Job: Reproduce verbatim the entries below from the line containing "How far from the camera does" down to the line containing "point 482,490 <", including both of those lines.
── Records to use
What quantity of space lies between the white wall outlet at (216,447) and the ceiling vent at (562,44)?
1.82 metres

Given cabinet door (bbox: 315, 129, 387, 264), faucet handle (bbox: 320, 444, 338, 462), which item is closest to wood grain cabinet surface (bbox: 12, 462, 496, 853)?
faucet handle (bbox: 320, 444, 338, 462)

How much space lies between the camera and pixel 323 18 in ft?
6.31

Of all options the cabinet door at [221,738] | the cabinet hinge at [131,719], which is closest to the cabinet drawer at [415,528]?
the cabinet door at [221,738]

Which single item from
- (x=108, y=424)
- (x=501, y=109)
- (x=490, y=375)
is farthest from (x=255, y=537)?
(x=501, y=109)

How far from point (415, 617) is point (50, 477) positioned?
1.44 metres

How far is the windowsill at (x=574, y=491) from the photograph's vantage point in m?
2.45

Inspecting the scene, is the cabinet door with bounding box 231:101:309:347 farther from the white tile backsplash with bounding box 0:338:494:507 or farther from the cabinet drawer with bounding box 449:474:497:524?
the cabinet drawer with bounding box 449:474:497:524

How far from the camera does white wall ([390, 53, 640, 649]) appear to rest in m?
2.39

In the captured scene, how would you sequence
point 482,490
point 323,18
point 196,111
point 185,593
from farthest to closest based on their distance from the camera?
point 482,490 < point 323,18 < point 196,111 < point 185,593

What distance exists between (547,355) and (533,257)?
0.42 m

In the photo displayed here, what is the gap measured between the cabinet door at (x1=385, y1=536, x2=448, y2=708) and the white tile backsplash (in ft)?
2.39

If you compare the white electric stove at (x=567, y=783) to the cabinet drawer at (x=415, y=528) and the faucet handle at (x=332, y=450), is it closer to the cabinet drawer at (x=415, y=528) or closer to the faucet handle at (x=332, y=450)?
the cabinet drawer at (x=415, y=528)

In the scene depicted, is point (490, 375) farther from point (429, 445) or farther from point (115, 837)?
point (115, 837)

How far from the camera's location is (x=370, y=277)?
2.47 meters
────
Solution for this exercise:
How far from the camera does white wall ([390, 53, 640, 649]) appear to rest in m?
2.39

In the captured scene, how would you sequence
point 482,490
point 323,18
point 196,111
point 185,593
from farthest to closest based on their distance from the camera?
point 482,490 < point 323,18 < point 196,111 < point 185,593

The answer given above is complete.